| 資料を読み解く |
**A)** 本文によると、書き手の中に常にあった思いは何か答えなさい。
**B)** 本文の「刹那的で、なんとも頼りない、身体が重なっているだけの曖昧なその時間が、一番信じられる。」という一文を英語に訳しなさい。
**C)** 本文の「求めているものが違うから満た」から「る手段が見つけられなかった。」までを、「る手段が見つけられなかった。」も含めて一字一句変えずに書き写しなさい。

何度反省しても同じことをしてしまうとか、泣き喚くとか、八つ当たりするとか、言ったことをやらないとか、約束を破るとか、些細な嘘をつくとか、人の気持ちを踏みにじるとか、しゃしゃり出るとか、しつこく食い下がるとか、失敗を誤摩化すとか。
やりたくないことをやってしまっている自分を、なんとなく許せる気がした。
自分のそれが許せたから、人のそれも許せるようになった。
非を許す、という受け入れ方ではなく、非ではないと思うようになった。
人はそうやって生きていくものだと。
みっともないことをしでかして、許したり許されたりして、みっともないなあと恥じ入りながら、生きる。
そんな当たり前のことを、どうしてあれほど複雑に頑なに捉えていたのかと、不思議なほど、あっさり飲み込めた。
幼少期からの苦い自己探求は、振り返ってみればただ、人との出逢いを重ねて、流されているうちに本流へと辿り着いたようなものだと思う。
育った環境や、生まれもった性質や、そうならざるを得ない経験の中で、そうなった。
出逢いたい、必要とされたいとの思いだけが常にあった。
それらの思いを伝える方法が他に見つけられなくて、結局は一番安易な恋愛という形を選ぶ。
求めているものが違うから満たされる部分も違って、恋愛関係を結ぶとあれこれのことで相手を傷つけてしまう。
多くの男の子たちは、出逢いなんてことに大した価値は持っていなくて、ただ恋愛を楽しみたいばかりだったりもするから、恋愛が終われば目の前からふいっといなくなってしまって、自分が傷つく。
あなたを大切にしたい、大切にされたい、形などどうでもいい、むすびついていたい、という思いを、「好き」と言うか、無心に身体を重ねることの他に、うまく伝える手段が見つけられなかった。
病的な博愛主義と同じように誰とでもセックスができた。
その真意は、「出逢いが大切」という出会い系主義のものだけど、そう言ったときに多くの人が誤解するままに、自分自身を誤解することになっていたのかもしれない。
もちろん、正しい意味合いでのセックスの尊さや、人が言う「愛」の感情を知らないわけではないし、価値も感じているのだけど、それらは意味合いが大き過ぎて、簡単にそうとは飲み込めなかった。
手軽で身軽な、握手のようなセックスを器用にこなすことはできないけれど、本当に好きな人と抱き合う幸せ、愛情の確かめ合いのような感覚をセックスで持つこともできない。
出逢っていなかった過去の時間を丸ごと飲み込むことの代わりに身体を重ねる。
愛だの恋だのじゃない、別の何か。
それを封じられてしまうと、自分の気持ちをどう伝えたらいいのか、たちまちに取り乱してしまったりする。
人が、自分の一番みっともない部分を曝け出して、無防備なまま向き合う、わずかな時間。
刹那的で、なんとも頼りない、身体が重なっているだけの曖昧なその時間が、一番信じられる。

| 元資料 |
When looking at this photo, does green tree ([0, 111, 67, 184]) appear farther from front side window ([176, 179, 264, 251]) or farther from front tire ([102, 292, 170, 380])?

| 解答一覧 |
**A)** 出逢いたい、必要とされたいとの思い。

**B)** That fleeting, utterly unreliable, ambiguous time in which bodies are merely pressed together is what I can trust the most.

**C)**
求めているものが違うから満たされる部分も違って、恋愛関係を結ぶとあれこれのことで相手を傷つけてしまう。
多くの男の子たちは、出逢いなんてことに大した価値は持っていなくて、ただ恋愛を楽しみたいばかりだったりもするから、恋愛が終われば目の前からふいっといなくなってしまって、自分が傷つく。
あなたを大切にしたい、大切にされたい、形などどうでもいい、むすびついていたい、という思いを、「好き」と言うか、無心に身体を重ねることの他に、うまく伝える手段が見つけられなかった。